[Opening TEXT EXCERPT section]

Which, of course, I don't.
"I think Jeff's up there though," Clyde finished. That didn't surprise me. Jeff is almost always at the office before I am, and I get in pretty early.
"Well I guess I'll head up and pound on the door," I replied, giving a wave and heading for the elevator. I tend to forget the inconveniences of a power outage, you see. Like the fact that the elevators won't be working. After taking my first step toward the elevator my brain came back on-line and I turned towards the stairs before Clyde noticed where I was going (or maybe he's just too much of a gent to have said anything).
The three flights to our office weren't too much of a hardship although I don't know why I didn't just go get a coffee or something. It's not like my sitting at my dark desk would help the power come back any sooner, and everything I do at work, from writing documents to testing software to using the phones, depends on electricity. But the closest Starbuck's is around the corner and if the whole block didn't have power then Starbuck's would be blacked out too. There's a coffee shop across the street from our building and they're on a different grid so they had power. But I've never trusted the place - from the state of their front window it doesn't look like the most hygienic option around. For all I know it's a great greasy spoon but it doesn't look like the right place to order an espresso.
Our office door was propped open so no pounding was required (which is good because the doors are heavy steel numbers and hurt your hands if you have to knock. I know because I've forgotten my badge on occasion). Once I got to my desk and dropped off my bag, I was at a bit of a loss. My usual routine is to boot up my machine and while Windows spends the next 27 minutes deciding whether or not I'll be able to access my desktop I put my lunch in the fridge and fill up the first of several 40 oz bottles of water of the day.

[Closing TEXT EXCERPT section]
[Opening RECORDS PROVIDED section]

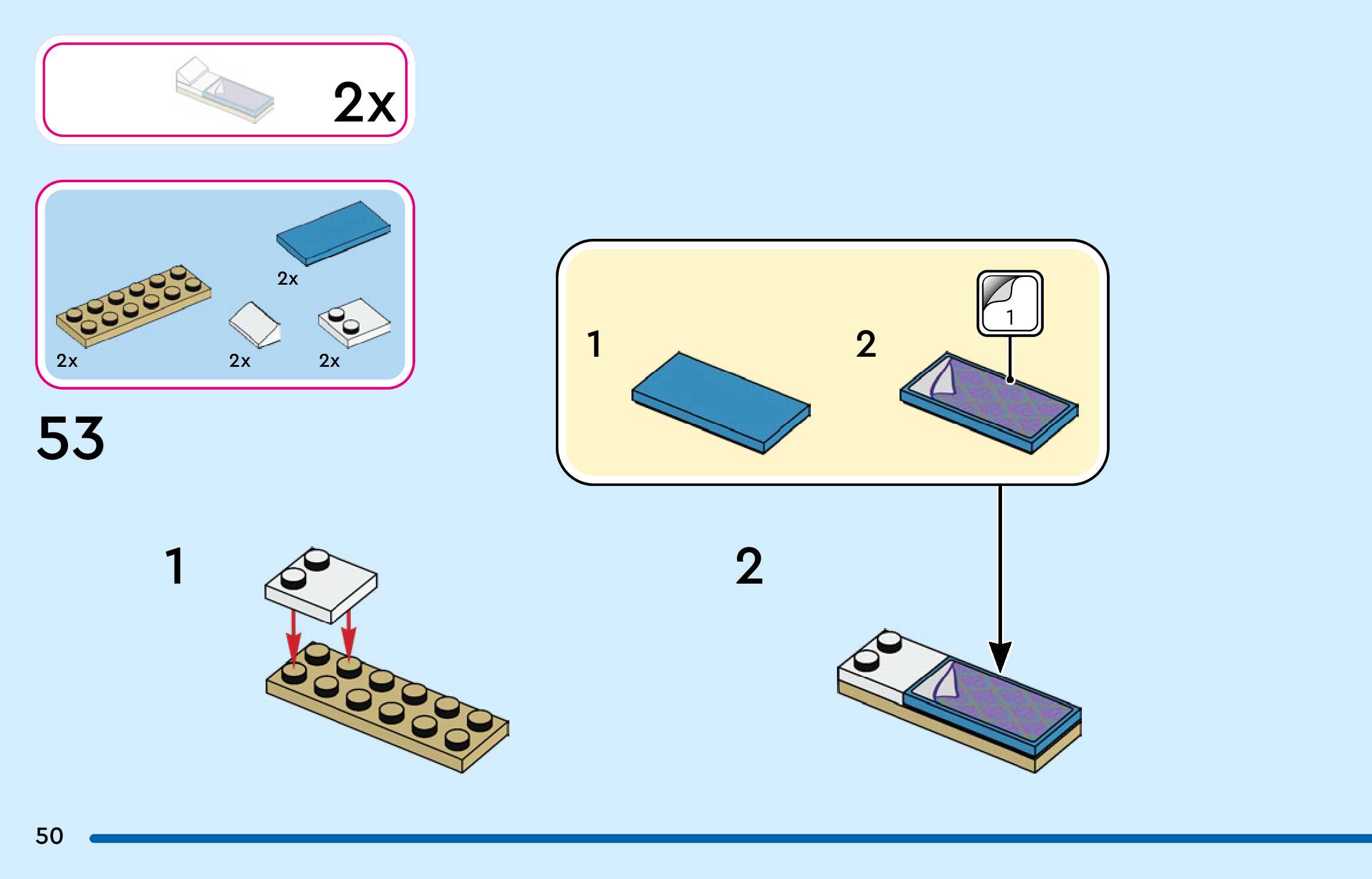 2x

2x
2x
2x
2x

53

1
2
1

1

2

50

[Closing RECORDS PROVIDED section]

PROBLEM DETAILS —
Reproduce the stretch of the power outage passage from "Which, of course, I" through "in pretty early.", word for word. The records aren't needed for any of this work.

ANSWER TO THE PROBLEM —
Which, of course, I don't.
"I think Jeff's up there though," Clyde finished. That didn't surprise me. Jeff is almost always at the office before I am, and I get in pretty early.